• **About this task**:
Every line from the one containing "دانلود قالب فروش" to the end of the records below must be copied exactly, and no pictures may be included.

Short text fragments from websites:
* * * * * * *

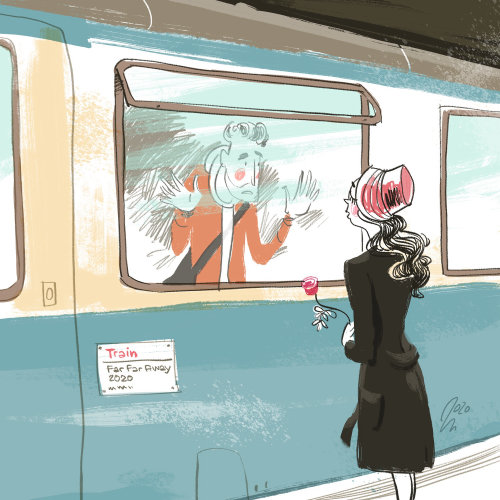 Young couple farewell at train station digital artwork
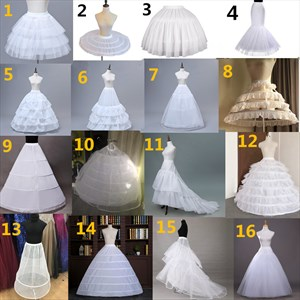 Dress Petticoats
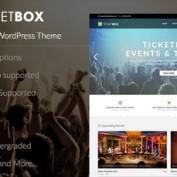 دانلود قالب فروش آنلاین بلیط TicketBox برای وردپرس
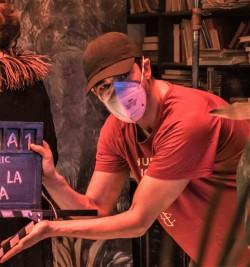Alessandro Gassmann, regista de Il silenzio grande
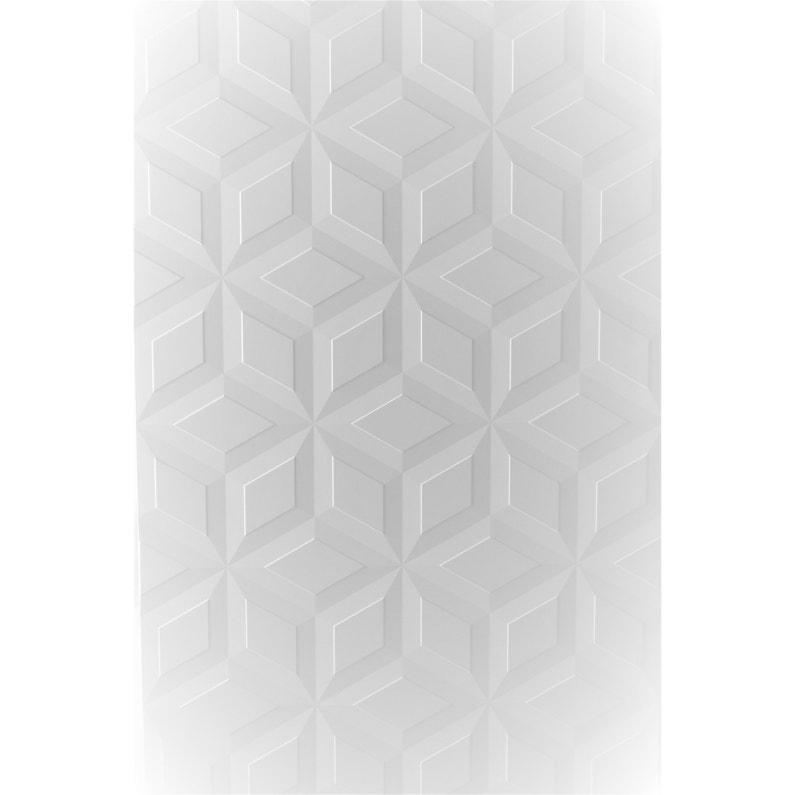 Porte De Placard Coulissante Origami Blanc Miroir Spaceo L 98 7 X H 250 Cm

* * * * * * *

• **Completed exercise**:
 دانلود قالب فروش آنلاین بلیط TicketBox برای وردپرس
Alessandro Gassmann, regista de Il silenzio grande
 Porte De Placard Coulissante Origami Blanc Miroir Spaceo L 98 7 X H 250 Cm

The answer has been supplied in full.